There are actually two kinds of super rich people. I’m talking about Bill Gates or Mark Zuckerberg or Jeff Bezos or Jamie Dimon, CEO of JPMorgan Chase.

There are actually two kinds of these uber rich. There are those who earned it, and those who skimmed it.

Take Bill Gates. He has a net worth around $95 billion, give or take. He’s not only in the 1/10th of the top 1%, he’s in the top 1/100th of 1% of rich people.

But most Americans don’t really begrudge Bill Gates his wealth because he earned it. He built Microsoft. He added value. He sold the software. He was brilliant at marketing. The bottom line is, like him or not, Bill Gates earned his money. He’s super wealthy but he added value to the American economy. He was a net contributor to society.

You can say the same for Jeff Bezos and some others. Again, Americans don’t really resent their wealth because they contributed more than they took and everyone was better off as a result of it.

But let’s take another case, like Jamie Dimon. Jamie Dimon is a billionaire. What does he do for a living? Well, he’s the CEO of a big bank, perhaps the most powerful bank in the world. Now, he should be expected to make a good living.

But a billionaire? For running a bank?

First of all, most of JPMorgan’s liabilities are guaranteed by the United States government in the form of FDIC insurance. Even liabilities not specifically guaranteed day to day can be guaranteed in emergencies, as they were in 2008 during the height of the crisis.

That is, JPMorgan had a 100% guarantee of basically all the liabilities on their balance sheet. Beyond that, JP Morgan’s too big to fail. The U.S. government is not going to let it go down.

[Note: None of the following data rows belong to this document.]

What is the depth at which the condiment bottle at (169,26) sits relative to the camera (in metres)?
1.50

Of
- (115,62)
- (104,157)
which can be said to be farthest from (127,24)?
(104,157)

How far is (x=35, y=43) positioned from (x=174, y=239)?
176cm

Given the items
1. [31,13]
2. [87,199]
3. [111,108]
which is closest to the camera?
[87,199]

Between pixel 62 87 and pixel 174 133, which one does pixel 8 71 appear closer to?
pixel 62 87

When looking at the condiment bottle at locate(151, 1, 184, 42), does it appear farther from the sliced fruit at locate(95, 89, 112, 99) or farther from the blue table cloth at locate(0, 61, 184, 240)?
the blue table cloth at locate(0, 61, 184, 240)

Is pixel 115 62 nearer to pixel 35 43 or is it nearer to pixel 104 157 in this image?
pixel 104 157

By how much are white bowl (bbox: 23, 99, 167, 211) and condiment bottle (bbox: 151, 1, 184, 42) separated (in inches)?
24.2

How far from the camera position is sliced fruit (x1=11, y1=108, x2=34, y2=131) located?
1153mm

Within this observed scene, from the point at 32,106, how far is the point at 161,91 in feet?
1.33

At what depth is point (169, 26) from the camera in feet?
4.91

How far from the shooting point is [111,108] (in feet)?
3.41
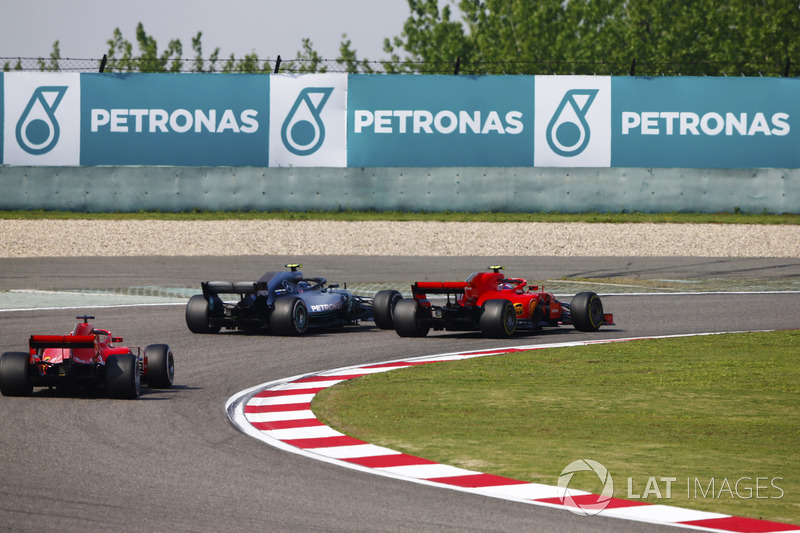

Of course JP Morgan’s not alone. There was Goldman Sachs and Morgan Stanley and Citibank and Bank of America.

I don’t mean to pick on Jamie Dimon individually, but he’s a good case of someone profiting far beyond his just deserts. What he takes from the economy greatly exceeds what he adds. So much of his wealth creation is guaranteed by the government.

He’s more of a parasite; someone who takes wealth out of the system without contributing to it, without doing anything particularly innovative.

The problem with the Jamie Dimons of the world is that they are sucking the system dry. Eventually they can kill the economy. Today we have more and more Jamie Dimon types who are siphoning wealth while adding no real value.

That’s bad for growth and that contributes to the high Gini coefficient, which is only going higher.

So what can an investor do to make sure you don’t fall behind?

You can do two things. One, if you want to make more than the next guy as an investor, focus first on your education. Invest in your own education and your children’s education.

Number two, diversify your portfolio. Most people don’t understand diversification. They think if they own stocks in 50 different companies in 10 different sectors, they’re diversified. They’re not. They’re all stocks. They tend to move up and down together.

You get diversification by putting 20% of your portfolio in stocks, 20% in cash, 10% in gold, 10% in land. That’s diversification, because those asset classes are not highly correlated.

As Warren Buffett said, “The key to making money is not losing it.”